C. albicans airway colonization promotes macrophage polarization and intensifies inflammation, especially in emphysema mice. ROS production in macrophages may activate NLRP3, leading to increased IL-1β release, which could be a potential mechanism for exacerbating inflammation.
在慢性阻塞性肺疾病(COPD)患者中,下呼吸道念珠菌定植与长期预后及急性加重相关,但其潜在机制尚不清楚。本研究探讨白色念珠菌气道定植对肺气肿小鼠巨噬细胞和气道炎症的影响。
采用香烟烟雾和猪胰弹性蛋白酶(PPE)建立慢性肺气肿小鼠模型。然后给小鼠滴注白色念珠菌孢子悬液(5×10 CFU/小鼠)以诱导气道定植。在滴注后24小时、72小时和120小时测量肺匀浆中的真菌负荷和小鼠体重变化。在72小时时,评估气道或肺中的真菌载量、肺泡巨噬细胞(AMs)极化、活性氧(ROS)含量以及NLRP3和IL-1β表达。在体外,用香烟烟雾提取物(CSE)处理THP-1来源的巨噬细胞,在有或没有抗氧化剂抑制剂NAC或NLRP3抑制剂MCC950预处理的情况下,随后用热灭活的白色念珠菌(HKCA)孢子刺激。检测细胞中的ROS产生、NLRP3和IL-1β蛋白表达。

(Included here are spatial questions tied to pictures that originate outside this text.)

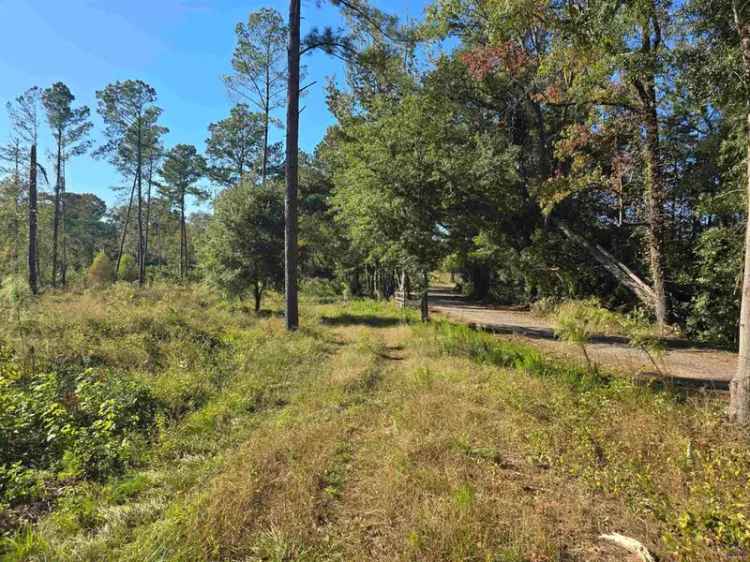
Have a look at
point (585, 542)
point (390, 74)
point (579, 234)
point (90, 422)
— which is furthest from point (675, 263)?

将白色念珠菌滴注到气道后,在24小时、72小时和120小时时小鼠体重变化小于20%。真菌孢子主要集中在气道中,在肺泡或肺间质中未检测到孢子或菌丝。在72小时时真菌载量下降了2.5个对数单位。白色念珠菌定植增强了肺泡巨噬细胞中的CD86、CD206和ROS荧光,增加了支气管肺泡灌洗液(BALF)中的IL-1β水平,并上调了肺组织中NLRP3和IL-1β的转录。在THP-1来源的巨噬细胞中,CSE刺激后的HKCA增加了CD86、CD206、ROS、NLRP3和IL-1β水平。用NAC抑制ROS或用MCC950抑制NLRP3下调了NLRP3和IL-1β的产生。
白色念珠菌气道定植促进巨噬细胞极化并加剧炎症,尤其是在肺气肿小鼠中。巨噬细胞中的ROS产生可能激活NLRP3,导致IL-1β释放增加,这可能是炎症加剧的潜在机制。